Chemical Forums

Chemistry Forums for Students => Undergraduate General Chemistry Forum => Topic started by: bopll on September 29, 2010, 06:45:37 PM

Title: Redox half-reaction in an acidic solution.
Post by: bopll on September 29, 2010, 06:45:37 PM

The problem: complete the half reaction.

C₂O₄^2-  :rarrow: CO₂ (acidic solution)

the answer manual gives the following:

H₂C₂O₄  :rarrow: 2 CO₂ + 2 H⁺ + 2 e^-

that's dandy and all, but why on earth did the hydrogens bond to the C₂O₄^2- instead of just floating around like in the following reaction?

6 e^- + 14 H⁺ + Cr₂O₇^2-  :rarrow: 2 Cr³⁺ + 7 H₂O

the methodology in the second one makes sense to me, but not the first one.  what's the difference in the two? They're done in two completely different ways.  And each different way produces a different answer.  

thanks

Title: Re: Redox half-reaction in an acidic solution.
Post by: Borek on September 29, 2010, 06:57:59 PM

Oxalic acid is a weak one.

Title: Re: Redox half-reaction in an acidic solution.
Post by: bopll on September 29, 2010, 08:03:15 PM

Isn't chromic acid a weak acid too?

Title: Re: Redox half-reaction in an acidic solution.
Post by: Borek on September 30, 2010, 02:51:14 AM

Good question. As far as I remember it is much stronger one.
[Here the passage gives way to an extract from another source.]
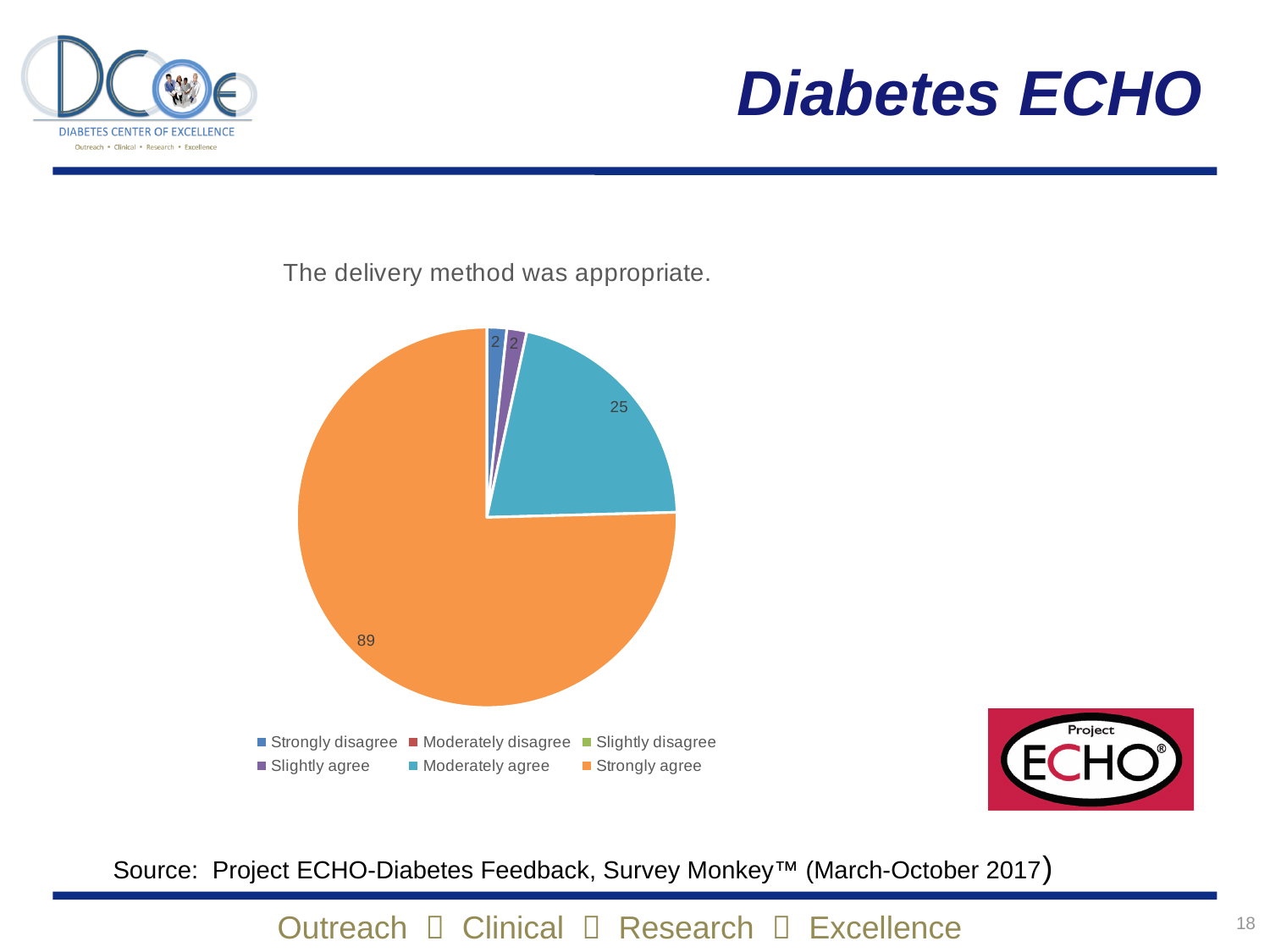
What is the difference between the values for Strongly agree and Moderately agree? 64 What colour is the Strongly agree slice in the pie chart? Orange What is the total of the labelled slice values in the pie chart? 118 What is the value for Strongly disagree in the pie chart? 2 Which category has the largest slice in the pie chart? Strongly agree What kind of chart is shown on the slide? Pie chart Which is larger, the value for Moderately agree or the value for Slightly agree? Moderately agree How many series does the legend list? 6 What is the title of the chart? The delivery method was appropriate. What is the value for Moderately agree in the pie chart? 25 What is the value for Strongly agree in the pie chart? 89 What is the value for Slightly agree in the pie chart? 2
Perhaps it is just a matter of convention then. I have no problems with writing oxalate oxidation equation in both forms (as oxalate and as an acid). As it is usually oxidized in very low pH it is mostly protonated, so the situation is relatively simple. With chromic acid it is much more complicated - it gets protonated to some extent, but it also polymerizes (dichromate is only a first step).